-- Begin Document section --

Ed presents the following data structure for square evaluation:
+------+------+------+------+------+------+------+------+
| BIT0 | BIT1 | BIT2 | BIT3 | BIT4 | BIT5 | BIT6 | BIT7 |
+------+------+------+------+------+------+------+------+
|      Number of     | PAWN |KNIGHT| ROOK | QUEEN| KING |
|      ATTACKERS     |      |BISHOP|      |      |      |
+------+------+------+------+------+------+------+------+

After all white pieces are done square F3 from WB looks as follows:
+------+------+------+------+------+------+------+------+  B0-B2 : 2 attackers
| BIT0 | BIT1 | BIT2 | BIT3 | BIT4 | BIT5 | BIT6 | BIT7 |
+------+------+------+------+------+------+------+------+  B3    : white pawn
|      Number of     | PAWN |KNIGHT| ROOK | QUEEN| KING |
|      ATTACKERS     |      |BISHOP|      |      |      |  B4    : white
knight/bishop
+------+------+------+------+------+------+------+------+
|  0   |   1  |  0   |  1   |  1   |  0   |  0   |  0   |
+------+------+------+------+------+------+------+------+
So evaluation is done for each square for black and for white. His example show
the square f3 for white attacked by a pawn from f3 and a knight from g1.

-- End Document section --

▶ [Your task] Transcribe the stretch from "After all white" through "knight from g1." in the text on chess square evaluation.

-- Begin Record excerpts --

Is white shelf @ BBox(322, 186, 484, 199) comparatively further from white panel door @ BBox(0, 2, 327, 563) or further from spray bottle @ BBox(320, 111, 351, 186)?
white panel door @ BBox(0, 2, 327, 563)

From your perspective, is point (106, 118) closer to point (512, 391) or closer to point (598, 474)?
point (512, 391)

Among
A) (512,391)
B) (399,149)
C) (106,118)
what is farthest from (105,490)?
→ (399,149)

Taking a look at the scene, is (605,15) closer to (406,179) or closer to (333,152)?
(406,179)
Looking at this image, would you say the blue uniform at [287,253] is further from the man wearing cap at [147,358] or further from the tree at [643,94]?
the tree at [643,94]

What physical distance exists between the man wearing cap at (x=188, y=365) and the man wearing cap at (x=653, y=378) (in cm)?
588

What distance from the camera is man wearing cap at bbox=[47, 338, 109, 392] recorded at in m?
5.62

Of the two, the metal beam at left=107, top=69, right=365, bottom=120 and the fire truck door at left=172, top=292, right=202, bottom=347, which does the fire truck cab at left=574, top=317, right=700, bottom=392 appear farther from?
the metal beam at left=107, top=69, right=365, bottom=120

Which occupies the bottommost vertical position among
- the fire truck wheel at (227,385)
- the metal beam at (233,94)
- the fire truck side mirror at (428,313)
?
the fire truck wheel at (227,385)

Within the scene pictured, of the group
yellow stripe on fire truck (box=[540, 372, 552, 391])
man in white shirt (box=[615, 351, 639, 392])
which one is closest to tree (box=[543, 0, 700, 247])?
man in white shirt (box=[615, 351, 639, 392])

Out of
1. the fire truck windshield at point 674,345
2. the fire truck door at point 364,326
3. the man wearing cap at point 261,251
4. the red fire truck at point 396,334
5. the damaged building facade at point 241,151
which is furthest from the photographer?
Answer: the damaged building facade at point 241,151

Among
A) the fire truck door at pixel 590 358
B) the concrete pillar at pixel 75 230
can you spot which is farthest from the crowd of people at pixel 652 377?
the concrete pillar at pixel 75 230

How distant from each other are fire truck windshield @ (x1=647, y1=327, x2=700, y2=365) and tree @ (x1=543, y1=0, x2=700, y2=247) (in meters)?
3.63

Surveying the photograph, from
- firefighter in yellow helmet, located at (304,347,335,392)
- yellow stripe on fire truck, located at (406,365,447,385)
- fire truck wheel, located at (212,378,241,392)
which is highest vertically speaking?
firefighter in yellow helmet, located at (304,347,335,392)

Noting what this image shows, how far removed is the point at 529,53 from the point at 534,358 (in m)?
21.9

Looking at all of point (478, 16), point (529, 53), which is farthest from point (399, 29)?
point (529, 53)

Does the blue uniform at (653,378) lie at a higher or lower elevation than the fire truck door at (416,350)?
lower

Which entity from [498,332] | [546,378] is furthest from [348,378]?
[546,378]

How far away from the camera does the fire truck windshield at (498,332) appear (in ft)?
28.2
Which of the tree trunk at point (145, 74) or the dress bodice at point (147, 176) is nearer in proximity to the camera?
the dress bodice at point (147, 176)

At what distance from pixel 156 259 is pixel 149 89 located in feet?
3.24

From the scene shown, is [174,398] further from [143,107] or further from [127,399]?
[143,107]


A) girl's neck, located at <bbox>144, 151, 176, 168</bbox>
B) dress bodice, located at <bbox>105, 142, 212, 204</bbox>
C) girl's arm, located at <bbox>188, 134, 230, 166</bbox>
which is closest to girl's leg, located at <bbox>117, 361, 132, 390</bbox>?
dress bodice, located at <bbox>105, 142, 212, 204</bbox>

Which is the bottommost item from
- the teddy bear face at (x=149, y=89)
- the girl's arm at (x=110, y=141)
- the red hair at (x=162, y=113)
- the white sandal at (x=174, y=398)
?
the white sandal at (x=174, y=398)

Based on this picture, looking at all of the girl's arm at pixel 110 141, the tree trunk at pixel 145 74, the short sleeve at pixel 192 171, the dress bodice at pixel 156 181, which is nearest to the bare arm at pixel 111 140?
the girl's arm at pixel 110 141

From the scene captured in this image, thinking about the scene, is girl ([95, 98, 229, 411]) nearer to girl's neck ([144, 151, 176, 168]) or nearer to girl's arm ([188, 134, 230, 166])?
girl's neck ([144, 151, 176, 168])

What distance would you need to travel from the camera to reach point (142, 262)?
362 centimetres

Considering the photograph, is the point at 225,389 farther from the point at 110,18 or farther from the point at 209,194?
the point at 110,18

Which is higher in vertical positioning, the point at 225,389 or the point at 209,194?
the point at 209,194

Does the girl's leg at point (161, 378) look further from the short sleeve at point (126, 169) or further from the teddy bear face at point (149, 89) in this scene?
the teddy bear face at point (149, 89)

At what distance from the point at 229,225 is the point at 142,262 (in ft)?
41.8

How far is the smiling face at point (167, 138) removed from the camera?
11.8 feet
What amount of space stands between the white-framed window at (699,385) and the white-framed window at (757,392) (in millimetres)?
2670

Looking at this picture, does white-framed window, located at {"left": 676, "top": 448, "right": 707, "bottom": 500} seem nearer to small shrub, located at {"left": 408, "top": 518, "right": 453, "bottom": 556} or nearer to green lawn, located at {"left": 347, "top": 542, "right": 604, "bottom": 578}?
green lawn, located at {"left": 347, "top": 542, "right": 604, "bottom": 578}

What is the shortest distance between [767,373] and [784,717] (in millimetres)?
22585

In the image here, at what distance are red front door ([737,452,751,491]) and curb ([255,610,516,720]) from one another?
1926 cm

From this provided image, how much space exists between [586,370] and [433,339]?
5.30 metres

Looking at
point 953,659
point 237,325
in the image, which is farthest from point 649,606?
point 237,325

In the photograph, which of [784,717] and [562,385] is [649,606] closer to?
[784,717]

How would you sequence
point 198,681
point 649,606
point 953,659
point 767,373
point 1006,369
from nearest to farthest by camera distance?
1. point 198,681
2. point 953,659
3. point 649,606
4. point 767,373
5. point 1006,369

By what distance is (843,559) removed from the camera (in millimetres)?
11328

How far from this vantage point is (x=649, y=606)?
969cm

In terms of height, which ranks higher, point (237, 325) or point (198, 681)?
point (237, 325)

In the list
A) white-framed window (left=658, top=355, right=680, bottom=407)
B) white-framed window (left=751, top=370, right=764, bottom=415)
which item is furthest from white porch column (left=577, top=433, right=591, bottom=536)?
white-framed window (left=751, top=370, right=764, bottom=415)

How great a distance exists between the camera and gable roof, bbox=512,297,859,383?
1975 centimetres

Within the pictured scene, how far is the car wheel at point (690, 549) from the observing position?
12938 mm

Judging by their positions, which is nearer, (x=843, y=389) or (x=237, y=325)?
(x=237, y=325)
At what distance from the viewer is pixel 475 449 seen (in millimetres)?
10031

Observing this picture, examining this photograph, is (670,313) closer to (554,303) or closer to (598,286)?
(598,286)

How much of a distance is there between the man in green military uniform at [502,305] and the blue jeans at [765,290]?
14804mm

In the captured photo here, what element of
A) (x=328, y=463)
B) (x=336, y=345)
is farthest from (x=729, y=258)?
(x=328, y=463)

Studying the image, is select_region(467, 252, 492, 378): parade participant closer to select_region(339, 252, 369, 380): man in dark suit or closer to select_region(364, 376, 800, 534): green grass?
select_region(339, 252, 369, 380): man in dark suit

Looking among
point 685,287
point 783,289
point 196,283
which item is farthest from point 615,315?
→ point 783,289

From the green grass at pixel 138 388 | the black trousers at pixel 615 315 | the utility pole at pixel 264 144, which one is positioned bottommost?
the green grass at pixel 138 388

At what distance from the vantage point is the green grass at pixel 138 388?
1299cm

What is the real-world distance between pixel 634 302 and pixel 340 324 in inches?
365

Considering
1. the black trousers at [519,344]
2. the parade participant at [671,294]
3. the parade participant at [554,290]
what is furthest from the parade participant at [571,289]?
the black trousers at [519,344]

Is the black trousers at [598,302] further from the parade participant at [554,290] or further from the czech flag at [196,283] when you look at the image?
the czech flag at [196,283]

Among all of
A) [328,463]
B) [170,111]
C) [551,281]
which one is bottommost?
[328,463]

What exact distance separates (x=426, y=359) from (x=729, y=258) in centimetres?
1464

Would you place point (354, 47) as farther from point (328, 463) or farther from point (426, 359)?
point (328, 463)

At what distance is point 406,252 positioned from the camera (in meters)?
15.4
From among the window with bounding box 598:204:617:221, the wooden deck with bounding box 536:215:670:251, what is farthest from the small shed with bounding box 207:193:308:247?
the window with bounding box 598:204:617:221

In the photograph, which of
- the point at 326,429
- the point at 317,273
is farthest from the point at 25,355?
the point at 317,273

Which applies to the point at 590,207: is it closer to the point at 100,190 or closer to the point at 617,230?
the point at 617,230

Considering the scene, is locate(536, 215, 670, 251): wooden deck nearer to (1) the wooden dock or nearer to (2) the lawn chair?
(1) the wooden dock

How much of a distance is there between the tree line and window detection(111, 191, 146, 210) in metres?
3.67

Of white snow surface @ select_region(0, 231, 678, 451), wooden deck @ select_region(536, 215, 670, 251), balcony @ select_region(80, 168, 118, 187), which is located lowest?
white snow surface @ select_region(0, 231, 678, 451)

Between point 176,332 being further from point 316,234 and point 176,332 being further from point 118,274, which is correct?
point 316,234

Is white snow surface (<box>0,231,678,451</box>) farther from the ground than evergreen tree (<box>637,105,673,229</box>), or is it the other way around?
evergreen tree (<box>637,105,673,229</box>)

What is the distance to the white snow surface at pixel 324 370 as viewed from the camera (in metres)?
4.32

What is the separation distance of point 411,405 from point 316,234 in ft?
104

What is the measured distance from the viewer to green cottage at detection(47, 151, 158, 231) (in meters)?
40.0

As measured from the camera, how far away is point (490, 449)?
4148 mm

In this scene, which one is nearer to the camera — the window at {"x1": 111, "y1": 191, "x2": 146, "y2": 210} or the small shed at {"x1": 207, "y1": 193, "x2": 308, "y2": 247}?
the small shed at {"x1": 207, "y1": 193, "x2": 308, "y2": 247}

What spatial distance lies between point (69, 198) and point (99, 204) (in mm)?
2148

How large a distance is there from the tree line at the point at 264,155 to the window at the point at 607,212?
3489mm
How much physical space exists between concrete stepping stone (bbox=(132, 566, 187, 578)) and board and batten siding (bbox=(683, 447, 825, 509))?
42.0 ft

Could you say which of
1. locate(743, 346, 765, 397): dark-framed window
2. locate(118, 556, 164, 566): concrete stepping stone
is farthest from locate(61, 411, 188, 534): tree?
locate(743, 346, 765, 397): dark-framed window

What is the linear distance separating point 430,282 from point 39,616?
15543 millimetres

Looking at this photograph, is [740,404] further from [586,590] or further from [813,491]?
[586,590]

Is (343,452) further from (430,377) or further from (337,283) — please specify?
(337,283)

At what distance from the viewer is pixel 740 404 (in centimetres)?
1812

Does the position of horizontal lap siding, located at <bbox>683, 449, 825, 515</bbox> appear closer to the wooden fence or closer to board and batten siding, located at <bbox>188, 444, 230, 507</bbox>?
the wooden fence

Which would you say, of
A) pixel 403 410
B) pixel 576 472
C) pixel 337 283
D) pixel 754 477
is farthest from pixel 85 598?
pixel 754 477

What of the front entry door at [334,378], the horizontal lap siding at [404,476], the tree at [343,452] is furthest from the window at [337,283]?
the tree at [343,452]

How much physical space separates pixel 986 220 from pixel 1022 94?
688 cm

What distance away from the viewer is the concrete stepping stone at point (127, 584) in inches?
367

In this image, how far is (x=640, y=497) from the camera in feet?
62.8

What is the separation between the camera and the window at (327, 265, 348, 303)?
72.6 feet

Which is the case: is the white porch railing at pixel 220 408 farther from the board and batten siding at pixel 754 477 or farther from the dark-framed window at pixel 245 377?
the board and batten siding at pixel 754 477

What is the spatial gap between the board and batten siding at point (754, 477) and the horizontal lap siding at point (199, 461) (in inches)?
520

-- End Record excerpts --

▶ [Answer]
After all white pieces are done square F3 from WB looks as follows:
+------+------+------+------+------+------+------+------+  B0-B2 : 2 attackers
| BIT0 | BIT1 | BIT2 | BIT3 | BIT4 | BIT5 | BIT6 | BIT7 |
+------+------+------+------+------+------+------+------+  B3    : white pawn
|      Number of     | PAWN |KNIGHT| ROOK | QUEEN| KING |
|      ATTACKERS     |      |BISHOP|      |      |      |  B4    : white
knight/bishop
+------+------+------+------+------+------+------+------+
|  0   |   1  |  0   |  1   |  1   |  0   |  0   |  0   |
+------+------+------+------+------+------+------+------+
So evaluation is done for each square for black and for white. His example show
the square f3 for white attacked by a pawn from f3 and a knight from g1.